Thank You, Florida Governor DeSantis - Editorial (Jerusalem Post)
  • Even before his trip to Israel, in the weeks after DeSantis was elected governor last year, he immediately took action on behalf of the Jewish state. Florida's cabinet recognized Jerusalem as "Israel's eternal capital," invested $10 million in Israel Bonds, and blacklisted Airbnb because of its plan to boycott listings in West Bank settlements, which the global company has since reversed.
  • This week, DeSantis repeatedly spoke out against the anti-Israel Boycott, Divestment and Sanctions movement, leading the first official trade mission to the West Bank led by a U.S. governor - with two dozen business leaders.
  • "Anti-Semitism is driving the BDS movement, and you cannot separate the two," he said at the Gush Etzion Industrial Zone on Wednesday, meeting with Jewish and Arab businesspeople who oppose boycotts. "We are not going to discriminate against certain Israelis - and if people do... we will take action accordingly."

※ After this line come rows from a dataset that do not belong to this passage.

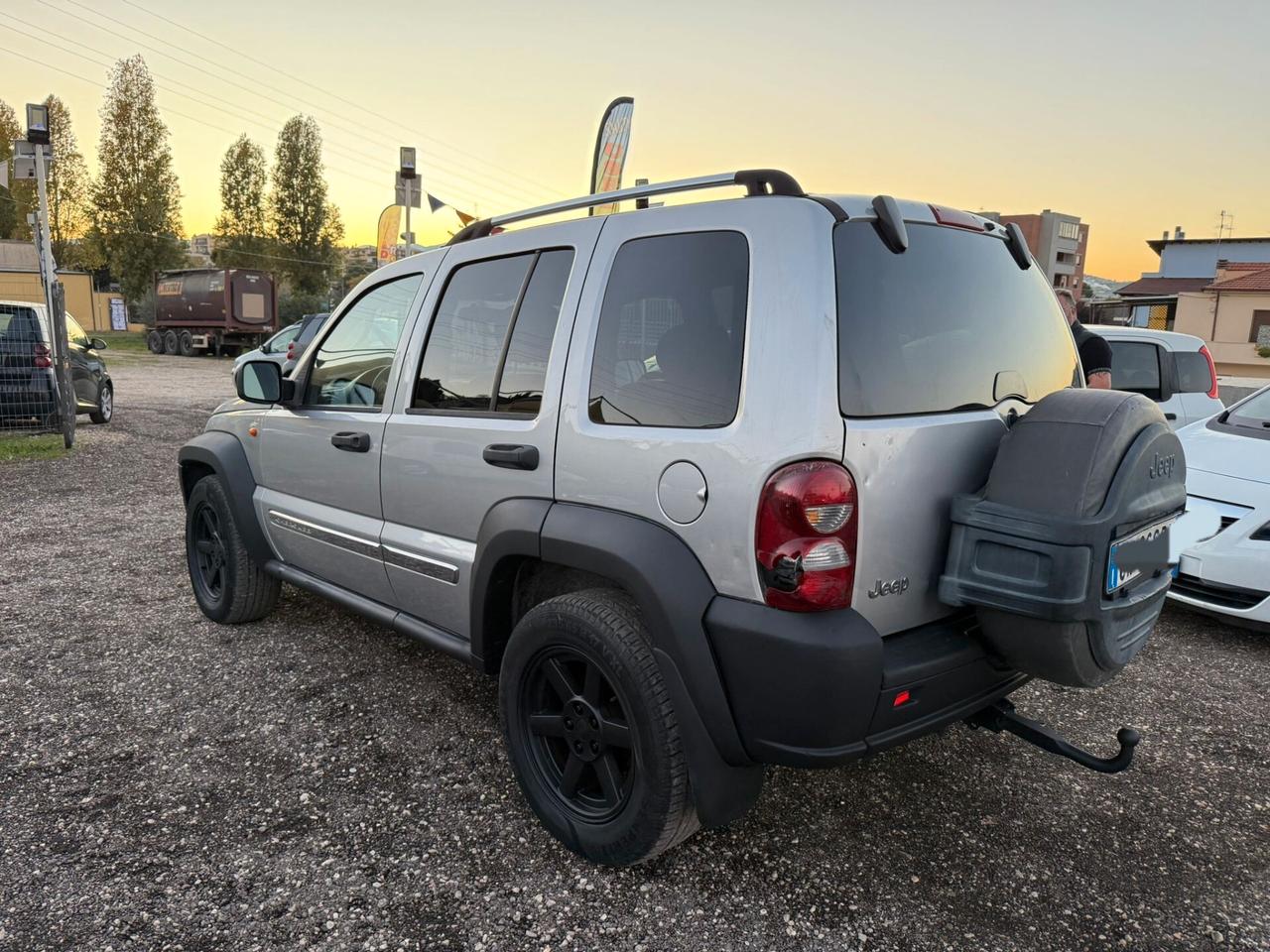 Jeep Cherokee 2.8 CRD Limited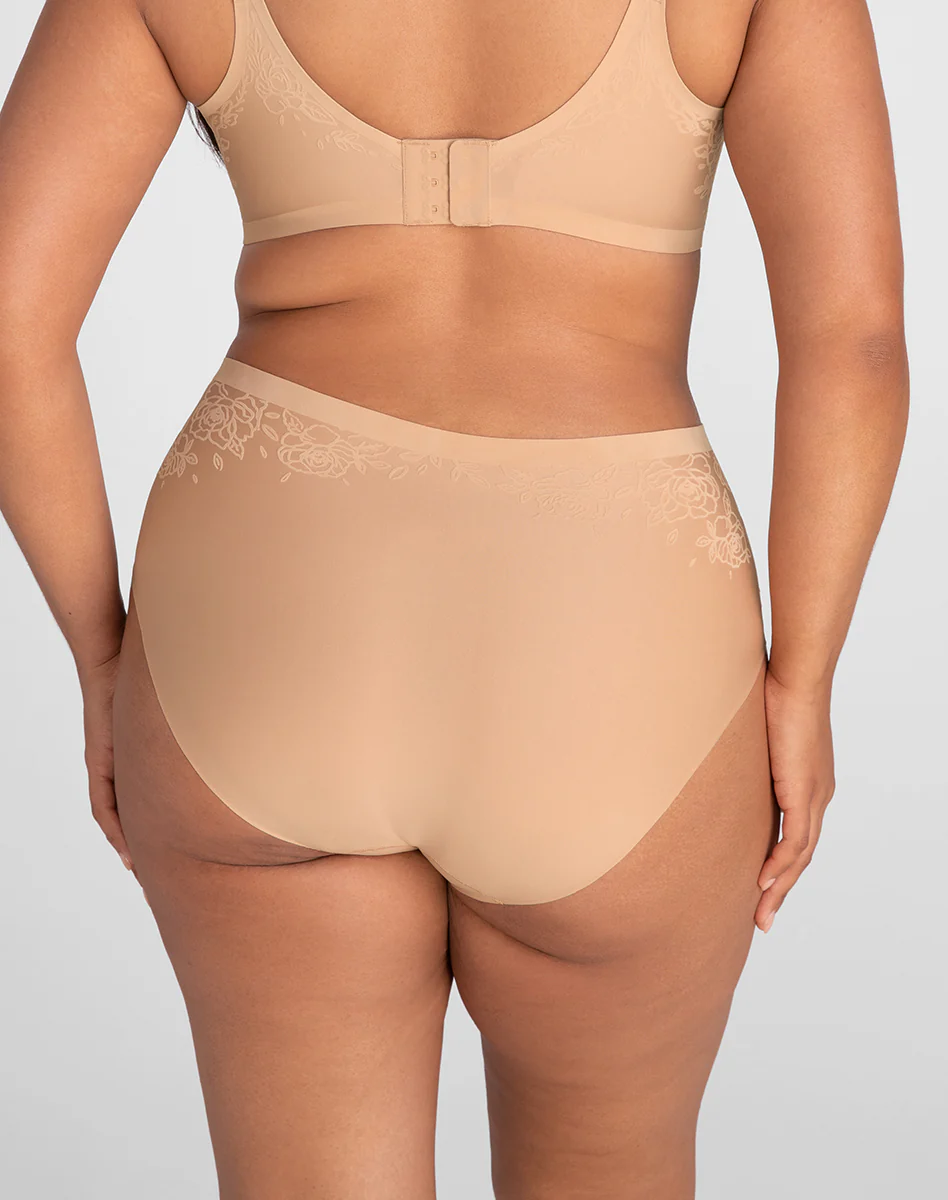 Silhouette Roses Brief - Image 22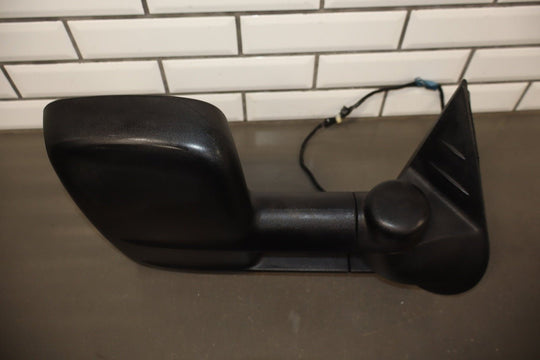 2007 - 2008 GMC Sierra 2500 Right Door Mirror Fire Red 74 25838267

  • "You have people that are willing to trade with Iran, the leading state sponsor of terrorism in the world - some of the worst regimes in the world - and yet they only want to boycott the one Jewish and democratic state in the world," he said. "If you support BDS in Florida, you are dead, politically," he added.
  • The Florida delegation signed over 20 memoranda of understanding in multiple fields including business, trade, academia, innovation and tourism.